▶ _EXERCISE AIM_: Could you quote, exactly as they stand, the lines running from the one with "In the context" to the final line of the material?

+-------+

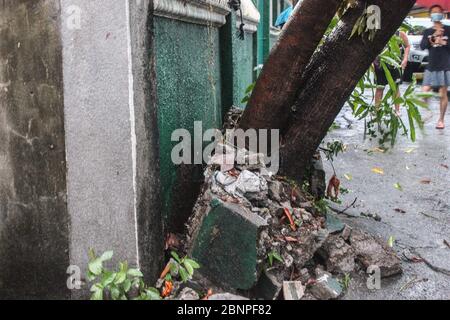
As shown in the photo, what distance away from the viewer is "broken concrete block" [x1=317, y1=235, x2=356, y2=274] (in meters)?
3.40

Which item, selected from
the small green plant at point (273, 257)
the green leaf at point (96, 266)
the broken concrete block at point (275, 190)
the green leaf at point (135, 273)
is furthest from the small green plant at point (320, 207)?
the green leaf at point (96, 266)

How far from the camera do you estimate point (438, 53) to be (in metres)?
9.27

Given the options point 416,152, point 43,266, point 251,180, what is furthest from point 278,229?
point 416,152

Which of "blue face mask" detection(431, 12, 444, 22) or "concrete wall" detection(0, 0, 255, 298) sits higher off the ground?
"blue face mask" detection(431, 12, 444, 22)

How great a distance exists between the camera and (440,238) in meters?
4.20

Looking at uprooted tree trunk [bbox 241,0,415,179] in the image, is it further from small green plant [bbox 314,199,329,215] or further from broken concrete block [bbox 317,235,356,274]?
broken concrete block [bbox 317,235,356,274]

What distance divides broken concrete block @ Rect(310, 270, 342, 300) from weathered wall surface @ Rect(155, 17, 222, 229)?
0.95m

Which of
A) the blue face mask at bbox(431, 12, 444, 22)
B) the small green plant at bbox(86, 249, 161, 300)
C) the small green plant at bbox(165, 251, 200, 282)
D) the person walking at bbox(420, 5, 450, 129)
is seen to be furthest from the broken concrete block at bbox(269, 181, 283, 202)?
the blue face mask at bbox(431, 12, 444, 22)

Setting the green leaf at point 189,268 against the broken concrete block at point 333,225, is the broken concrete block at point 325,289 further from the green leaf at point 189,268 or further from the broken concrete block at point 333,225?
the green leaf at point 189,268

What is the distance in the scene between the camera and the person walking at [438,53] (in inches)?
364

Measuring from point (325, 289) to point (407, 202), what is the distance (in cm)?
227

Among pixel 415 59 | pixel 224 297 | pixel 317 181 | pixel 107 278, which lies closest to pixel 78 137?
pixel 107 278

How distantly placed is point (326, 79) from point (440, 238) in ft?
5.23

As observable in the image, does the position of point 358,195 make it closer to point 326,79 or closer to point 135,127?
point 326,79
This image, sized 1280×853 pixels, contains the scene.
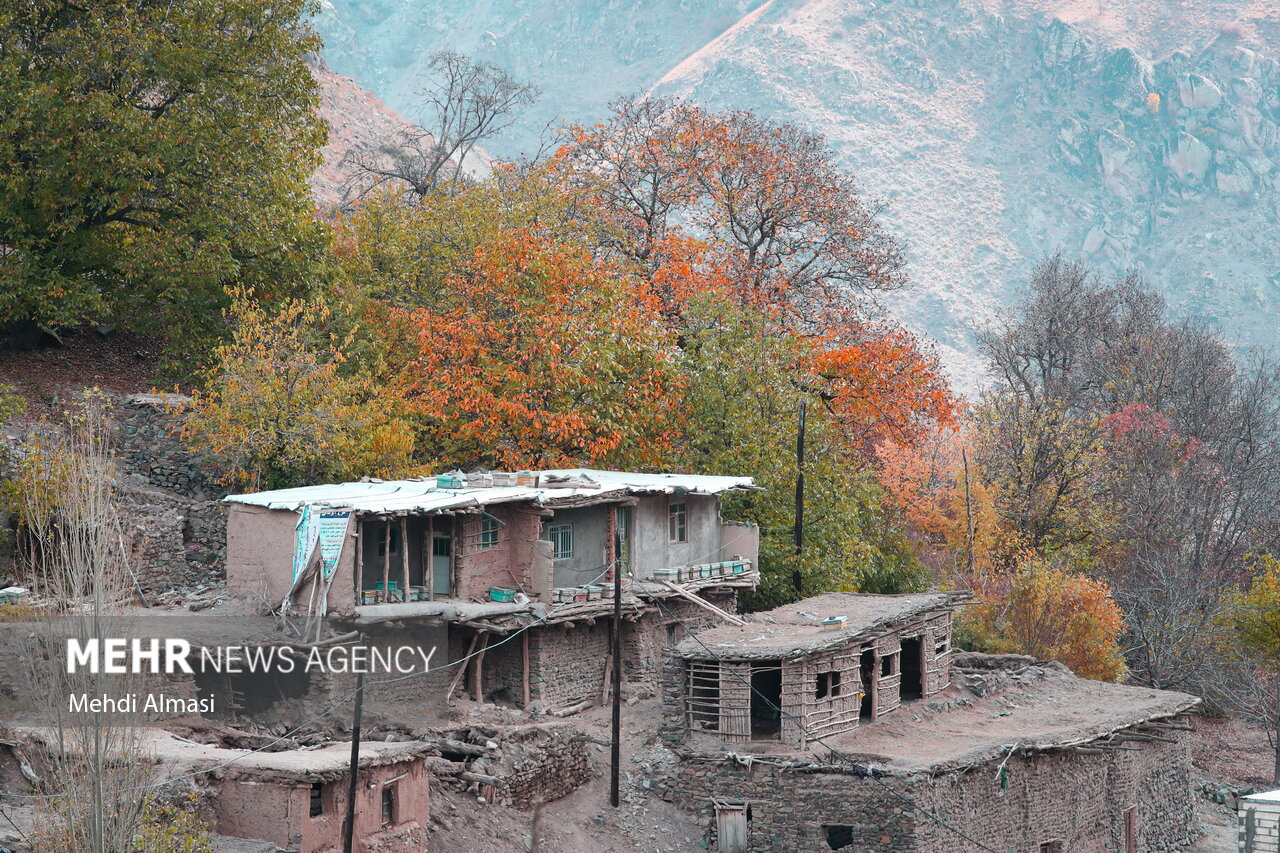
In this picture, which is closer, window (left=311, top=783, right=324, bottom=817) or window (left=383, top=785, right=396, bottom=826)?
window (left=311, top=783, right=324, bottom=817)

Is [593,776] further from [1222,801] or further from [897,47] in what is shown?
[897,47]

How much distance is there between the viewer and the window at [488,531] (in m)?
27.9

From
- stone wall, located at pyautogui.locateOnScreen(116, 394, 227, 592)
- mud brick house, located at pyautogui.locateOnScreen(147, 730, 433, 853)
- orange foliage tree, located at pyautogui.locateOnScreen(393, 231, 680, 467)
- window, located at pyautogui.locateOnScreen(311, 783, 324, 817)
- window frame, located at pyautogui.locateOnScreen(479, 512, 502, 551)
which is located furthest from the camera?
orange foliage tree, located at pyautogui.locateOnScreen(393, 231, 680, 467)

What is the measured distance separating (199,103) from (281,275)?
510 cm

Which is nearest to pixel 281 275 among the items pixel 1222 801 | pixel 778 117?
pixel 1222 801

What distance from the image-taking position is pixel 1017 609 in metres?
41.2

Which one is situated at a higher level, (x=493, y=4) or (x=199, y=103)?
(x=493, y=4)

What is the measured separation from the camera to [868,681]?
30516 mm

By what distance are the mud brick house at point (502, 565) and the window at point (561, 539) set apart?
33mm

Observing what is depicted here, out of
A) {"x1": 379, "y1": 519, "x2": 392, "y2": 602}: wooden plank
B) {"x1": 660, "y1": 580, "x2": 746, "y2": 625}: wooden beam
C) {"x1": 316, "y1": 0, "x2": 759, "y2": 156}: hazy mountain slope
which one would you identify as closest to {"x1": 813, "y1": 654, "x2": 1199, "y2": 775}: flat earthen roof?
{"x1": 660, "y1": 580, "x2": 746, "y2": 625}: wooden beam

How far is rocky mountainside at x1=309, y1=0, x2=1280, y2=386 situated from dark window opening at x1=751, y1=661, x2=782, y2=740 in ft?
262

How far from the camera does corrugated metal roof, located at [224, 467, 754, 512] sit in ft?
84.0

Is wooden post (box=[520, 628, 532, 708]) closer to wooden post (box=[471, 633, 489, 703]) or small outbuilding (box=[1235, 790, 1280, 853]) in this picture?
wooden post (box=[471, 633, 489, 703])

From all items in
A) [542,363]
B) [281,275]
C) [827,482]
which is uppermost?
[281,275]
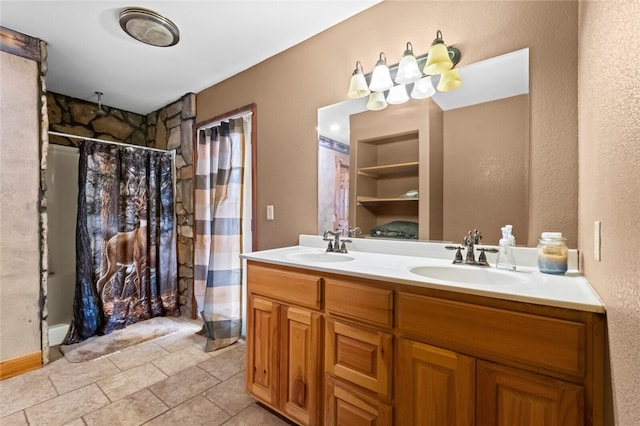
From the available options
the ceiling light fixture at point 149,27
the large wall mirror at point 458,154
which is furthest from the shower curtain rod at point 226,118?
the large wall mirror at point 458,154

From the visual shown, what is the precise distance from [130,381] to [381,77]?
2500mm

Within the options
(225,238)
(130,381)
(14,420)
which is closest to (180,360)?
(130,381)

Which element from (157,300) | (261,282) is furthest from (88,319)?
(261,282)

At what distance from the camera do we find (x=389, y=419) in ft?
3.59

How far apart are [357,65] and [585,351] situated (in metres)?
1.68

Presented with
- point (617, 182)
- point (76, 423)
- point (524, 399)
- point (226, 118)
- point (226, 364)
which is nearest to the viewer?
point (617, 182)

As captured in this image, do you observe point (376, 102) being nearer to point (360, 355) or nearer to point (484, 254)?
point (484, 254)

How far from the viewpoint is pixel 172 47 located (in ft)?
6.95

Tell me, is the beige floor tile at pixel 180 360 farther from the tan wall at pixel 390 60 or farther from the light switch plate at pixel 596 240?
the light switch plate at pixel 596 240

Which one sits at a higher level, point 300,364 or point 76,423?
point 300,364

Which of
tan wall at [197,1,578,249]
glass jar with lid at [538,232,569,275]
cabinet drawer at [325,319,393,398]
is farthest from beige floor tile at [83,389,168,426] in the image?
glass jar with lid at [538,232,569,275]

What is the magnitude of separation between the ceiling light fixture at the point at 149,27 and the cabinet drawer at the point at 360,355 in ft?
6.86

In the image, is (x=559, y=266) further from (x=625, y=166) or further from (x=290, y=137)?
(x=290, y=137)

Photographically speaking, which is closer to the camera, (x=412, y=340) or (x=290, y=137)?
(x=412, y=340)
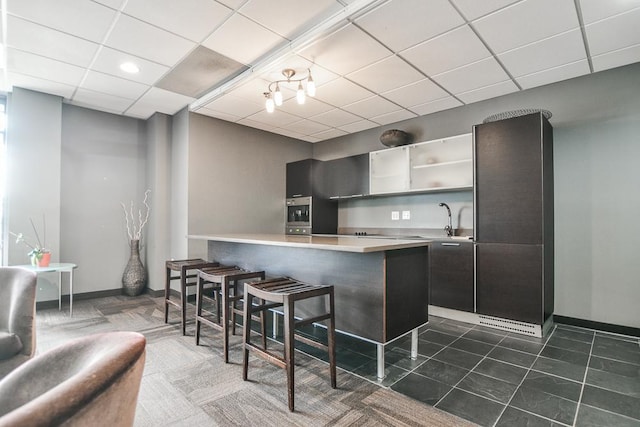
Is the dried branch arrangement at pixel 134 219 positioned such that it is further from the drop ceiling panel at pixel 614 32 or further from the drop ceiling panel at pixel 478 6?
the drop ceiling panel at pixel 614 32

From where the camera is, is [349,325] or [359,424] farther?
[349,325]

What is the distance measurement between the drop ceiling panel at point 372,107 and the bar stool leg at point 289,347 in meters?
3.02

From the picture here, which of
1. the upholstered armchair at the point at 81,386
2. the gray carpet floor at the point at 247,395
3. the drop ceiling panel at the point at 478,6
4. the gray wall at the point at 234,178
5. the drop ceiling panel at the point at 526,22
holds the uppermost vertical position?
the drop ceiling panel at the point at 478,6

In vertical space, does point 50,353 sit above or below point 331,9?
below

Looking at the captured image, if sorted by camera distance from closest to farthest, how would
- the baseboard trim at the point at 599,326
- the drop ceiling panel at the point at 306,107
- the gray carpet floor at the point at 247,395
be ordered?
the gray carpet floor at the point at 247,395 → the baseboard trim at the point at 599,326 → the drop ceiling panel at the point at 306,107

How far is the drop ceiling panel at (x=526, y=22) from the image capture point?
235cm

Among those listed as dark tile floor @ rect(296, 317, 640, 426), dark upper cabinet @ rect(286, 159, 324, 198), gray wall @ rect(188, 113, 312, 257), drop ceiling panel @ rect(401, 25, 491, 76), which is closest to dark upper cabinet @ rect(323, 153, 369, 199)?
dark upper cabinet @ rect(286, 159, 324, 198)

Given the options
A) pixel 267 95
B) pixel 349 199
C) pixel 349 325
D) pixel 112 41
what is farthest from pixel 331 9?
pixel 349 199

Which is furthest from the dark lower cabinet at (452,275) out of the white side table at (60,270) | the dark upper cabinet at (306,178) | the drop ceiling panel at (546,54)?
the white side table at (60,270)

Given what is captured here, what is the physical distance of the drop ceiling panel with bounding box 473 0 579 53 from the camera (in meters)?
2.35

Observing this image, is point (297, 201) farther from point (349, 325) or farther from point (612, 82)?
point (612, 82)

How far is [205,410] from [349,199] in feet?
13.4

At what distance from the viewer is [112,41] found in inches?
114

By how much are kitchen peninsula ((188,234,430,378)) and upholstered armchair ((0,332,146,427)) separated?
4.58ft
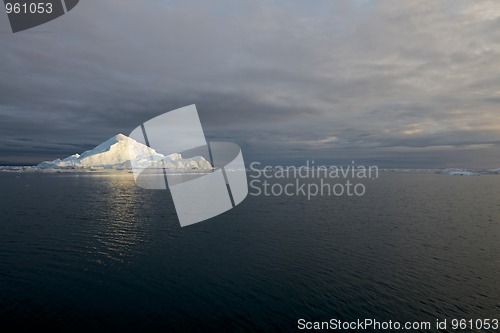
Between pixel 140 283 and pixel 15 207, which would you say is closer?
pixel 140 283

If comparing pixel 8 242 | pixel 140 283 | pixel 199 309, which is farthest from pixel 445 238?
pixel 8 242

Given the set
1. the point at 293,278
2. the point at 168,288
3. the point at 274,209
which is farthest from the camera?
the point at 274,209

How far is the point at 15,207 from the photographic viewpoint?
3073 inches

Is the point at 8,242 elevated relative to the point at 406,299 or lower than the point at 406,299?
elevated

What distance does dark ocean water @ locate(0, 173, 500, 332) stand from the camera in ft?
81.9

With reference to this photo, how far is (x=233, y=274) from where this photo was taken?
34.1m

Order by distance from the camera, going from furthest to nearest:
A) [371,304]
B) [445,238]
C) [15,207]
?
[15,207]
[445,238]
[371,304]

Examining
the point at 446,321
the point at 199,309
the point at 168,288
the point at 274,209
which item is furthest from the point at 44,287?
the point at 274,209

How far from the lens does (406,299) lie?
95.0 ft

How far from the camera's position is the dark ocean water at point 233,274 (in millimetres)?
24969

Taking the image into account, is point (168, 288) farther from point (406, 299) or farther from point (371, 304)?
point (406, 299)

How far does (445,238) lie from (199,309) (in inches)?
2098

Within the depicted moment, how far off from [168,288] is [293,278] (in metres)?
15.0

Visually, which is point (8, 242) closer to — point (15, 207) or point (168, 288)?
point (168, 288)
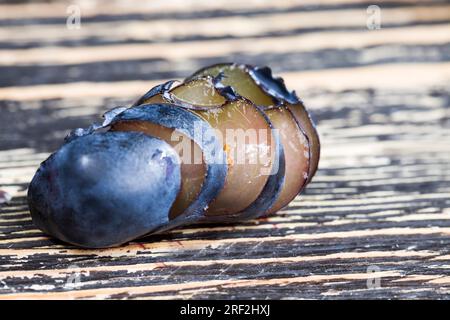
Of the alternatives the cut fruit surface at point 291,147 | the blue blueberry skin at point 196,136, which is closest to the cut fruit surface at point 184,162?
the blue blueberry skin at point 196,136

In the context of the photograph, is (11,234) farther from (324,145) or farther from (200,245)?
(324,145)

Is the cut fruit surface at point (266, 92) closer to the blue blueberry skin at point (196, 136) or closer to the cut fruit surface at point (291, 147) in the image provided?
the cut fruit surface at point (291, 147)

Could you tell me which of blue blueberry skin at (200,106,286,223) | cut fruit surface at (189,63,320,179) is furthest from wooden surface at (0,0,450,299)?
cut fruit surface at (189,63,320,179)

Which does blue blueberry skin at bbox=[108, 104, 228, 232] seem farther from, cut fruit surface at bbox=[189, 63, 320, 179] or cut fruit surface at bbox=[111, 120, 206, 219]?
cut fruit surface at bbox=[189, 63, 320, 179]

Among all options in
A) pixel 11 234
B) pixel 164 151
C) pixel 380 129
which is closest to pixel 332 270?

+-------+

▶ _SOLUTION_:
In the context of the photograph, is (11,234) farther from (324,145) or farther from (200,245)?
(324,145)

Is the cut fruit surface at point (266, 92) closer to the blue blueberry skin at point (196, 136) or closer to the cut fruit surface at point (291, 147) in the image provided?
the cut fruit surface at point (291, 147)

Could you tell me which of blue blueberry skin at (200,106,286,223) | cut fruit surface at (189,63,320,179) is furthest from wooden surface at (0,0,450,299)?
cut fruit surface at (189,63,320,179)

Which does blue blueberry skin at bbox=[108, 104, 228, 232] seem farther from, cut fruit surface at bbox=[189, 63, 320, 179] or cut fruit surface at bbox=[111, 120, 206, 219]?
cut fruit surface at bbox=[189, 63, 320, 179]

Among all options in
A) pixel 11 234
B) pixel 164 151
C) pixel 380 129
which is closest to pixel 332 270?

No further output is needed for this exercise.